The astounding variety and abundance of vertebrate skeletal concentrations in the Campanian Two Medicine (TMF) and Judith River (JRF) Formations of Montana provide an exceptional opportunity to explore an array of paleobiological and geological questions. For example, to what extent do bonebeds in their many expressions accurately record biological signals - exactly how does vertebrate paleoecology and behavior translate into bone-rich deposits? What are the genetic links between bonebed formation and sedimentary dynamics - can sedimentologic processes alone generate relative concentrations of vertebrate hardparts? And to what degree are bonebeds associated with significant stratigraphic intervals and surfaces, such as well-developed paleosols, marine flooding surfaces, and sequence boundaries?

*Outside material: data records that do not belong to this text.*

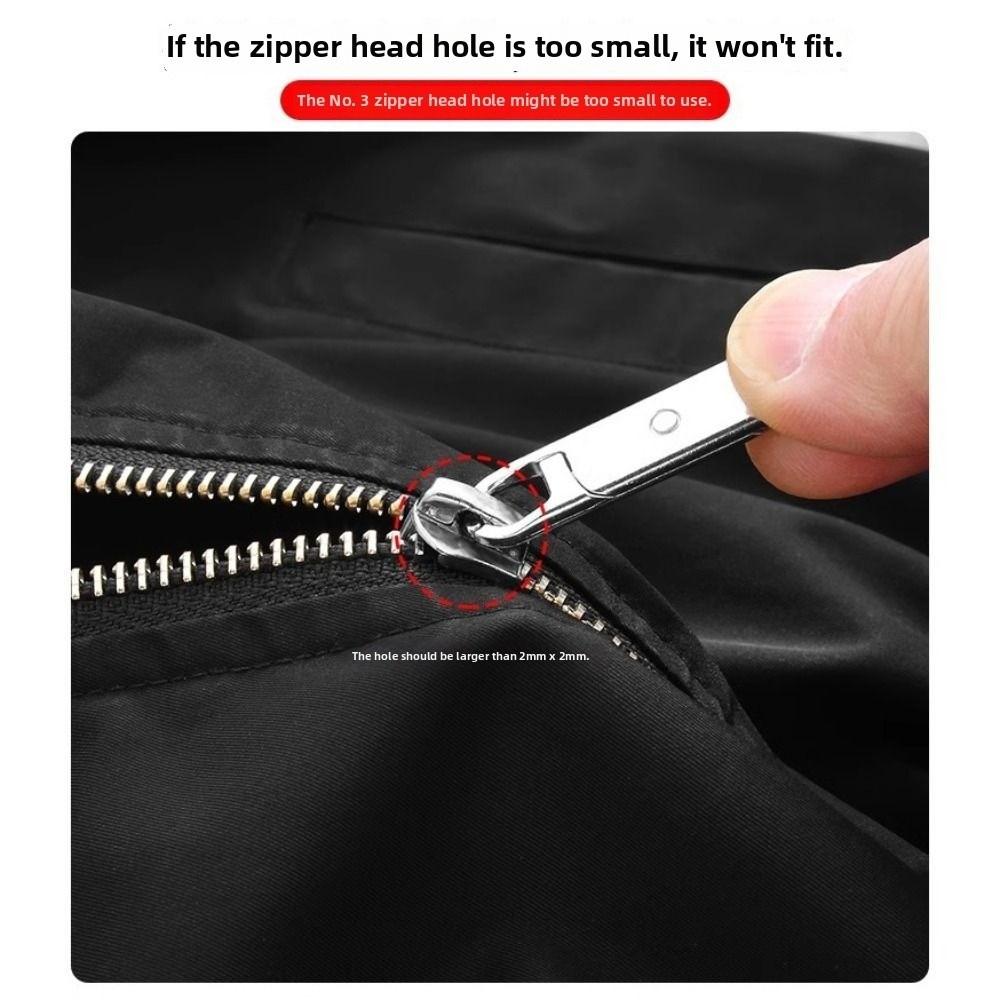 6Pcs Universal Zipper Pull Detachable Metal Zipper Tab Slider Pullers Replacement Practical Zipper Head Puller Backpack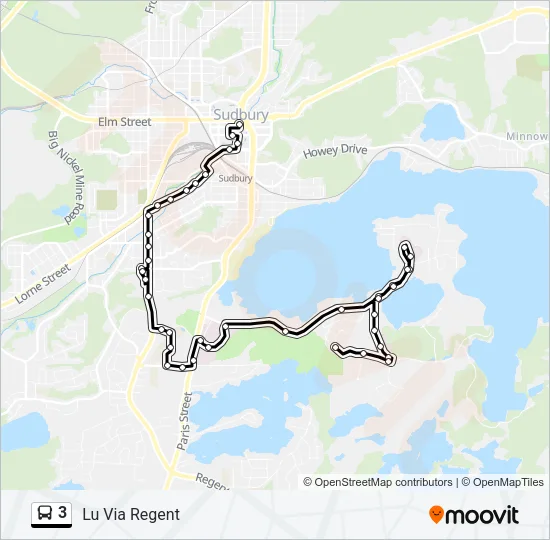 3 Bus Line Map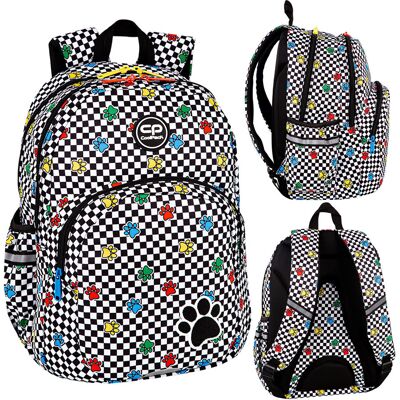 Patio Plecak szkolny dla dzieci, Smiley, biały, CoolPack Patio Plecak szkolny dla dzieci, Smiley, biały, CoolPack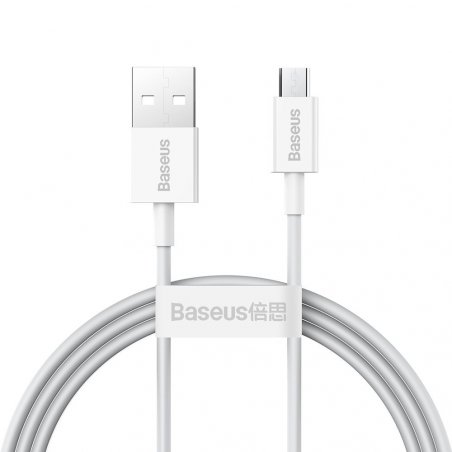 Baseus CAMYS-02 mobile phone cable White 1 m USB A Micro-USB B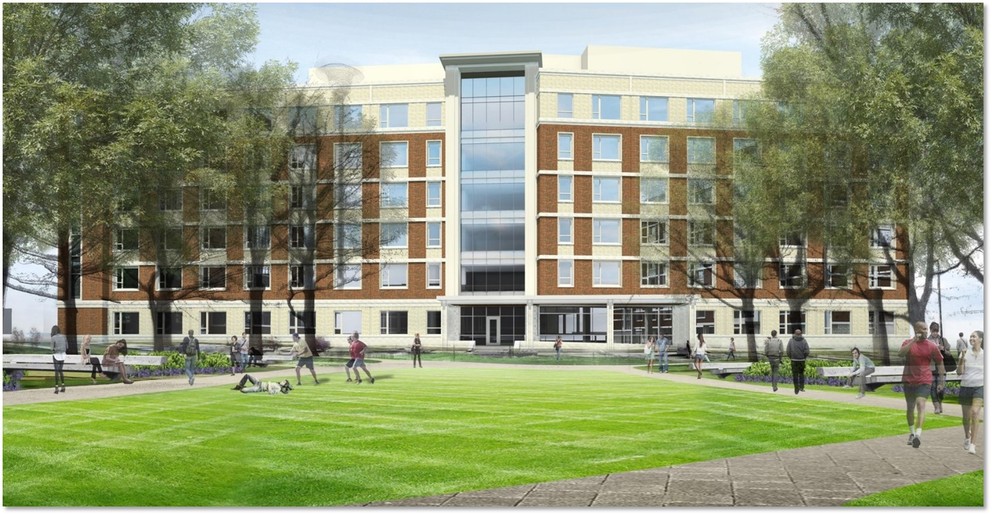 992x515 Trustees Approve Naming New Robinson Hall And Earle Hall - College Building Drawing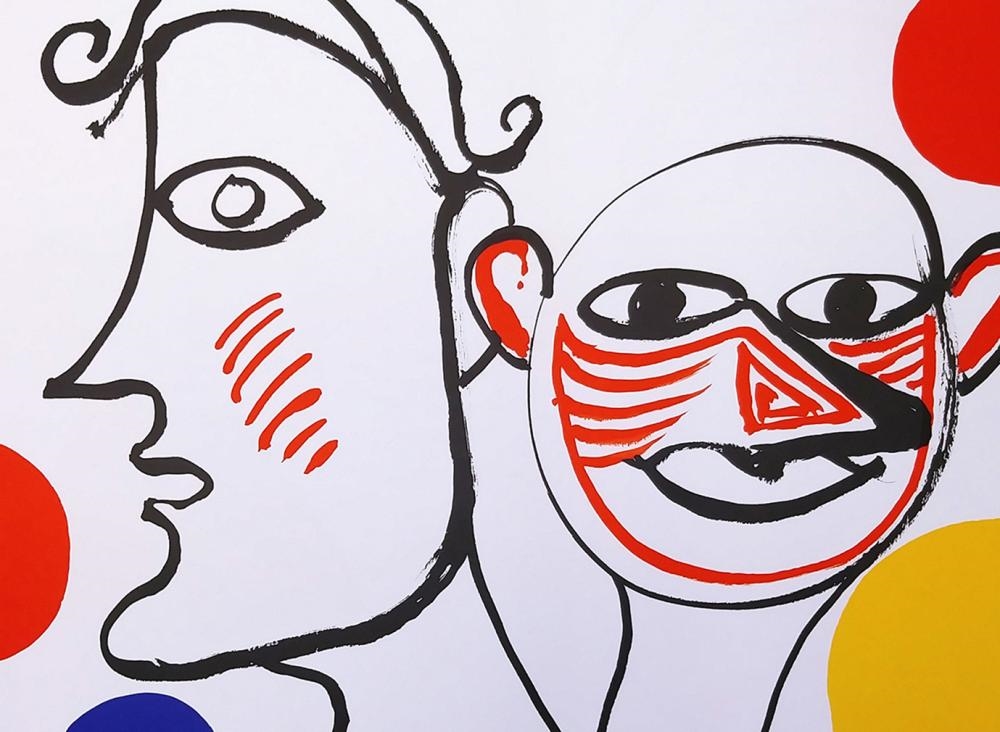 Artwork by Alexander Calder, Faces, Made of Lithograph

Concentrations of bones and teeth in the TMF–JRF record show a striking trend in preservation that presumably reflects differential rates of subsidence and net sedimentation in a foreland basin setting. The proximal TMF is characterized by relatively higher rates of net sedimentation and "snapshot" taphonomy (brief time-averaging per assemblage is the norm), whereas the more distal JRF record exhibits abundant evidence of prolonged time-averaging. This renders the TMF record more suitable for the analysis of ecologic-scale phenomena and the JRF record relatively insensitive to short-term biologic or ecologic events.

Concentrations of bones and teeth in the TMF–JRF record also show a non-random distribution with regard to transgressive and regressive phases, with the vast majority of occurrences (41 of 49 that can be placed in section with confidence) situated in the transgressive record. This trend holds for both terrestrial and shallow marine strata and may reflect the accessibility of productive facies, contrasts in burial rates, and/or differential diagenesis.

Finally, the distribution of vertebrate skeletal concentrations in the TMF-JRF interval is poorly correlated with the inferred durations of erosional and omissional hiatuses. Instead, vertebrate skeletal concentrations associated with stratigraphic discontinuities tend to be patchy and closely track the abundance of fossil material in underlying and lateral facies.